13 March 2026, 16:59

Berliner Staatsoper präsentiert spektakuläre Premieren für 2026/27 mit Beethoven-Jubiläum

Ein großer Saal voller Musikinstrumente, Stühle und Ständer mit Papieren, mit stehenden und sitzenden Menschen und einer Decke, die mit Lichtern beleuchtet ist, zeigt den Hauptsaal der Berliner Philharmonie.

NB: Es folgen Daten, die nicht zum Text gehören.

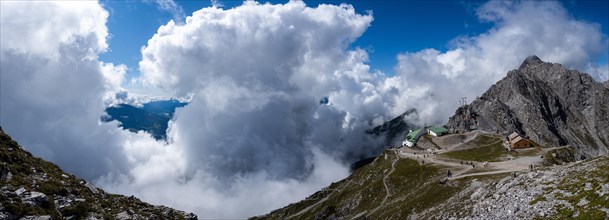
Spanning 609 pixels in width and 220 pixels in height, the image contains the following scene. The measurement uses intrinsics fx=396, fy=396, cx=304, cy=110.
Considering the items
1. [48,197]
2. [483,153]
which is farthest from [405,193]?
[48,197]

Was die Staatsoper in der nächsten Saison plant - Berliner Staatsoper präsentiert spektakuläre Premieren für 2026/27 mit Beethoven-Jubiläum

Die Berliner Staatsoper Unter den Linden hat ihr Spielplan für die Saison 2026/27 vorgestellt – mit sechs Neuproduktionen, die allesamt Premieren am Haus sind. Keines dieser Werke wurde bisher an der Spielstätte aufgeführt. Das Programm vereint selten gespielte Opern mit einem besonderen Jubiläumshöhepunkt.

Die Saison beginnt Ende September mit Gaspare Spontinis La Vestale (1807). Es folgt Giacomo Puccinis Manon Lescaut (1893), ein weiterer Höhepunkt des Programms.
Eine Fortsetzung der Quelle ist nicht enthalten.